Tongva Land (Feburary 7th, 2020) On the corner of Melrose and Madison, an event centering queer and trans Black, Indigenous, and people of color (QTBIPOC) gathered. It was called Makibaka for Azaadi, or battle for freedom.
The event was organized by members of both Arwah Collective and Liyang Network. Arwah Collective is a queer/trans Desi and SWANA (South/West Asian and North African) coalition that fights Hindu fascism and the Indian military occupation of Kashmir through teach-ins and fundraisers. Liyang Network is an international advocacy network for Lumad women and children. Indigenous to Mindanao of the Philippines, Lumad people are displaced by ongoing effects of extractive industries, including militarization and, more recently, an increasing number of severe man-made earthquakes linked to open-pit mining on their ancestral land. UCCP Haran is an evacuation center in Davao City which has faced repeated military and paramilitary attacks, most recently the January 25th attack by bolo knife wielding members of paramilitary group Alamara. Although the Alamara have left the evacuation center, they continue to surveil and harass Lumad evacuees living at UCCP Haran.
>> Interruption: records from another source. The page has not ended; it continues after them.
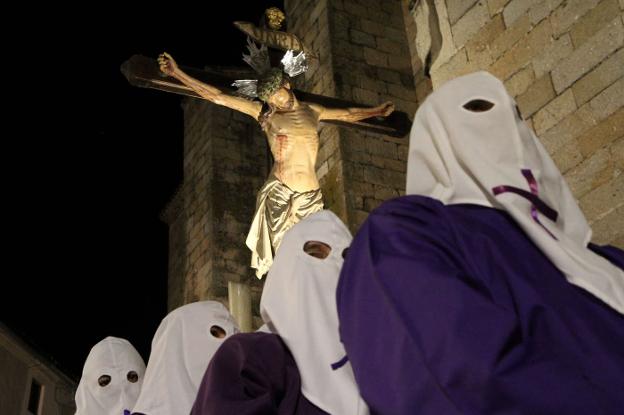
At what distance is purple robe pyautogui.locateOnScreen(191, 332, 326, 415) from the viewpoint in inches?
90.1

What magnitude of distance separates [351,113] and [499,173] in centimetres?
525

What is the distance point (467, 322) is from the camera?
1.54m

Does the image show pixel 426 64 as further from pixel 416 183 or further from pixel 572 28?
pixel 416 183

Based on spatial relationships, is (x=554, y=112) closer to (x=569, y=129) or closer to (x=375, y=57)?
(x=569, y=129)

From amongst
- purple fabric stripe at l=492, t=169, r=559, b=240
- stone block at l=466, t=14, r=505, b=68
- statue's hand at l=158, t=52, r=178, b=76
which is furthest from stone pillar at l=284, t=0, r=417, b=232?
purple fabric stripe at l=492, t=169, r=559, b=240

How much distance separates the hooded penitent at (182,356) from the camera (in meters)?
3.26

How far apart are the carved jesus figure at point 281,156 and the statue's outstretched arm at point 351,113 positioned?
7 cm

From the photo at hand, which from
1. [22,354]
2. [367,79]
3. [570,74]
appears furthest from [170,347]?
[22,354]

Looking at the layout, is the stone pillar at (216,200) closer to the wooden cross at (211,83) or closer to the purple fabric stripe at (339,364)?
the wooden cross at (211,83)

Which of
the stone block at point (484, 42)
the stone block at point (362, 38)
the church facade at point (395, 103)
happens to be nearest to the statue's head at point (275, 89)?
the church facade at point (395, 103)

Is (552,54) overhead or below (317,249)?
overhead

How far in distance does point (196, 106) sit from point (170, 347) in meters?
9.08

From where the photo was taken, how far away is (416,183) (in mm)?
2031

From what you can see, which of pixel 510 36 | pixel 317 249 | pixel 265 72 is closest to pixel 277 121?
pixel 265 72
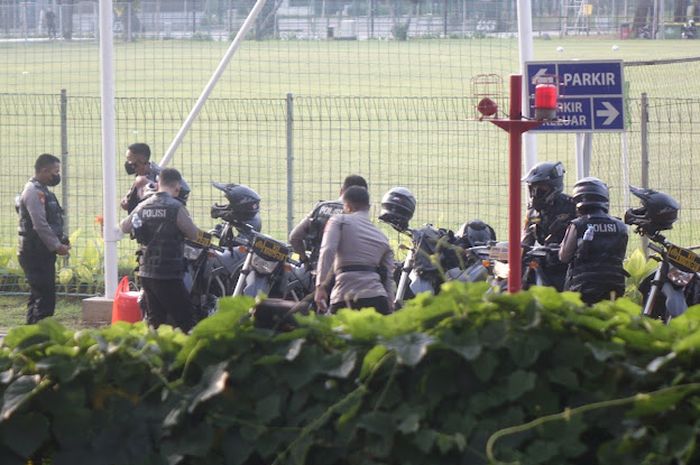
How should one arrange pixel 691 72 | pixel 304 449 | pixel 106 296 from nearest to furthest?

As Mango of punk duo Mirrored Fatality pointed out right before their performance, most people don’t know about the atrocities occurring in Kashmir and Mindanao because of media blackouts. They went on to question the effectiveness of social media activism, saying, “Sharing some image is not enough, but events like this. This is enough.” Social media activism is the use of online platforms to raise awareness and/or money about social issues. It is limited in scope because it can dilute the reality of atrocities from their human origins to oversaturated streams of meaningless images and platitudes.
Events like Makibaka for Azaadi are important for creating counter-narratives to imperialist mainstream media. The organizing that goes into these spaces kindles a small but constant fire calling for an end to imperialist violence and peace for traumatized colonized people.
More important than creating counter-narratives is providing consistent material support to struggling Indigenous front-liners. The night of performances, food, and vendors raised money for these Indigenous activists. Vegan tacos and cookies nourished our bodies. Zines centering Indigenous struggle on Turtle Island (the Indigenous name for North America) shared space with prints protesting Hindu fascism, art promoting Filipinx punks, and an astrologer reading folks’ charts and tarot cards. Mirrored Fatality also sold band merchandise. From entry to merch, everything was on a sliding scale with all proceeds going toward Kashmir and Mindanao.
Mirrored Fatality began its set with members Mango and Samar calling for a moment of silence for the Kashmiris and Lumad people struggling against imperialist militarism. Their set was filled with an unbridled rage, and it was refreshing to see such rage come from non-white people. With the punk scene in LA being majority white, white rage is seen as artistic, but in actuality, it is often violent. Meanwhile, non-white rage is seen as violent, when it is actually artistic and has revolutionary potential when united against oppressors.
Screaming about the oppressive forces created by white and classed people, Mango and Samar denounced classist barriers to abundant life and lamented how QTBIPOC are in a constant state of survival and fear. Within the atmosphere of frustrated rage swirled seedlings of hope, the band and audience manifesting a wish for life outside these capitalist confines.
Makibaka for Azaadi offered an accessible space to dance and scream with community while acting in solidarity with struggling colonized people outside Turtle Island. As students attend parties and participate in LA nightlife, I urge you to ethically party. If you are a settler, recognize the privilege of living in America. Recognize that this country benefits off of the extractive mining and imperialist militarism displacing and brutalizing Kashmiris and Lumad women and children. Recognize that this country’s wealth is built on the exploitation of Black and Indigenous people. Instead of going to an already-wealthy club with a $20 entry free, try events like Makibaka for Azaadi and put your money where it can provide direct aid.
Keep your eye out for Arwah Collective and Liyang Network for more events like Makibaka for Azaadi! Attend their events and in a small way, put your money where it can offset the violence of American settler colonialism and empire!